## EXERCISE AIM
Everything in the data should be repeated exactly, save for the images.

---------------

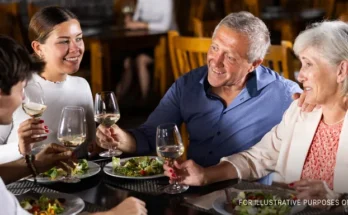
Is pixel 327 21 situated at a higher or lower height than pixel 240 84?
higher

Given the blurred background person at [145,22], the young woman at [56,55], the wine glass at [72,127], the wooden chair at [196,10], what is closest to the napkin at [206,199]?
the wine glass at [72,127]

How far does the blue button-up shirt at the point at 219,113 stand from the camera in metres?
2.57

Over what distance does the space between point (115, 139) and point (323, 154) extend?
78cm

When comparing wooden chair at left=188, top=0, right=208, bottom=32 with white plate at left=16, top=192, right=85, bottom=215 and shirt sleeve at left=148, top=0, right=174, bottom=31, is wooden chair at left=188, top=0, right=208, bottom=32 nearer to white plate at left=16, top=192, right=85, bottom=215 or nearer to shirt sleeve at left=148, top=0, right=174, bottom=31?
shirt sleeve at left=148, top=0, right=174, bottom=31

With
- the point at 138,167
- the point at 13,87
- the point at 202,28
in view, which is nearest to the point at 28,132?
the point at 138,167

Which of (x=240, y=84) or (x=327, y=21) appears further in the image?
(x=240, y=84)

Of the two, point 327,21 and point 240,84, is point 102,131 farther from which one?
point 327,21

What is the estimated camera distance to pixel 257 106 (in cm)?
257

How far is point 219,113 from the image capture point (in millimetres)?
2605

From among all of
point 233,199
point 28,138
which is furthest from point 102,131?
point 233,199

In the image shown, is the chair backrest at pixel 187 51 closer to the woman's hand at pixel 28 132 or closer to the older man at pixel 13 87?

---------------

## REPLY TO THE TASK
Is pixel 327 21 situated at a higher or lower height than pixel 240 84?
higher

Given the blurred background person at [145,22], the young woman at [56,55], the wine glass at [72,127], the wooden chair at [196,10], what is closest to the napkin at [206,199]?
the wine glass at [72,127]

How far does the blue button-up shirt at the point at 219,113 stand from the camera in metres?
2.57

Over what distance does the space between point (115, 139) and point (323, 154) extend?
78cm

When comparing wooden chair at left=188, top=0, right=208, bottom=32 with white plate at left=16, top=192, right=85, bottom=215 and shirt sleeve at left=148, top=0, right=174, bottom=31, is wooden chair at left=188, top=0, right=208, bottom=32 nearer to white plate at left=16, top=192, right=85, bottom=215 or nearer to shirt sleeve at left=148, top=0, right=174, bottom=31?
shirt sleeve at left=148, top=0, right=174, bottom=31

With
- the point at 138,167
- the point at 13,87
- the point at 202,28
in view, which is nearest to the point at 28,132?
the point at 138,167

Which of (x=240, y=84) or (x=327, y=21) appears further in the image?
(x=240, y=84)

Of the two, point 327,21 and point 240,84, is point 102,131 farther from which one?
point 327,21

What is the estimated camera distance to pixel 257 106 (in cm)?
257

How far is point 219,113 from the image capture point (in millimetres)?
2605

From among all of
point 233,199
point 28,138
which is furthest from point 102,131?
point 233,199

In the image shown, is the chair backrest at pixel 187 51 closer to the woman's hand at pixel 28 132 or closer to the older man at pixel 13 87?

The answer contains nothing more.